Carbon County Museums welcome Michael Amundson

Amundsen will tour Carbon County, Grand Encampment and Little Snake River museums later this month

Three Carbon County Museums are included on the schedule of historian Michael Amundson, the University of Wyoming Press’ (UWyoP) first author, who is touring Wyoming this month to present a program featuring UWyoP’s first book, “The Art and Life of Merritt Dana Houghton in the Northern Rockies, 1878-1919.”

Initial presentation in the county will be Monday, June 26, at 6:00 p.m. in the Grand Encampment Museum at 807 Barnett Ave. in Encampment, followed by a program Tuesday at 5:30 p.m. in the Little Snake River Museum at 12 County Road 561 in Savery, and concluding Wednesday evening at 7:00 in the Carbon County Museum located at 904 W. Walnut St. in Rawlins.

Amundson’s book—for the first time—brings together more than 200 bird’s-eye sketches created by pen-and-ink artist Merritt Dana Houghton between 1891 and 1915. These sketches capture towns, ranches, mines, businesses, historic sites, and animals in Wyoming, northern Colorado, Montana, Idaho and Washington.

◆ ◆ ◆ ◆ ◆

* What to produce
From the article on Michael Amundson's museum tour, extract the passage from "Initial presentation in" to "Idaho and Washington.".

◆ ◆ ◆ ◆ ◆

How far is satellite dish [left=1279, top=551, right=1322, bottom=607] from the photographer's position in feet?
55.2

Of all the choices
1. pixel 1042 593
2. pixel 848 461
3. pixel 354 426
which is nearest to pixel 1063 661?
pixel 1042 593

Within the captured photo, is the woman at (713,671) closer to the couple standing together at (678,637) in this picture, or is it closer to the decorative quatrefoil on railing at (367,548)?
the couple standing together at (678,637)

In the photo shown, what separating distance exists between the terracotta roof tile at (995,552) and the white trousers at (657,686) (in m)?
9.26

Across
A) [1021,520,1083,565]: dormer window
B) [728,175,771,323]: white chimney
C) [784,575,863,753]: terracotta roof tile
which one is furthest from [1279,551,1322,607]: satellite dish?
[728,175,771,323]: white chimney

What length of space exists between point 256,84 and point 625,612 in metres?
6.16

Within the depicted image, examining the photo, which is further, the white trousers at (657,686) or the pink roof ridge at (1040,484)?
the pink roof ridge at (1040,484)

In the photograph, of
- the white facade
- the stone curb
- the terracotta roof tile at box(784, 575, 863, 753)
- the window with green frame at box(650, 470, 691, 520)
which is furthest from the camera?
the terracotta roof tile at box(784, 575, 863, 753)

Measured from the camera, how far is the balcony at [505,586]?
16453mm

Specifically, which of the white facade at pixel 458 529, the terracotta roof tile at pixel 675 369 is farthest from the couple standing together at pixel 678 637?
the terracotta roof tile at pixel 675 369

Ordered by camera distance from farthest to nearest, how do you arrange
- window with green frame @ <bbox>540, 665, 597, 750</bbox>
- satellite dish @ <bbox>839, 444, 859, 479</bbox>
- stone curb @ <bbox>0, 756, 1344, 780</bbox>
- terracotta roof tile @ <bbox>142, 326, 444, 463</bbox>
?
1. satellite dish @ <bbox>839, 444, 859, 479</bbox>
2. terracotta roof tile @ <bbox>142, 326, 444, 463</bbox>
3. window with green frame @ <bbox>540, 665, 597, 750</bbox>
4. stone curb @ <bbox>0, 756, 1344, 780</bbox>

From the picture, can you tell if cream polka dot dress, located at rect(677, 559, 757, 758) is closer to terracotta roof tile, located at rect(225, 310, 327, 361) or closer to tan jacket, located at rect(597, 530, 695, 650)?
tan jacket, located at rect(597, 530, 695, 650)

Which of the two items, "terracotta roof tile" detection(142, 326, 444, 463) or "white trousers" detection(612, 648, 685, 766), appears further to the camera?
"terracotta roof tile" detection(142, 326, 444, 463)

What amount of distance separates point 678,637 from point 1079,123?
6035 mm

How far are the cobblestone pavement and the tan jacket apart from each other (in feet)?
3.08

◆ ◆ ◆ ◆ ◆

* Task output
Initial presentation in the county will be Monday, June 26, at 6:00 p.m. in the Grand Encampment Museum at 807 Barnett Ave. in Encampment, followed by a program Tuesday at 5:30 p.m. in the Little Snake River Museum at 12 County Road 561 in Savery, and concluding Wednesday evening at 7:00 in the Carbon County Museum located at 904 W. Walnut St. in Rawlins.

Amundson’s book—for the first time—brings together more than 200 bird’s-eye sketches created by pen-and-ink artist Merritt Dana Houghton between 1891 and 1915. These sketches capture towns, ranches, mines, businesses, historic sites, and animals in Wyoming, northern Colorado, Montana, Idaho and Washington.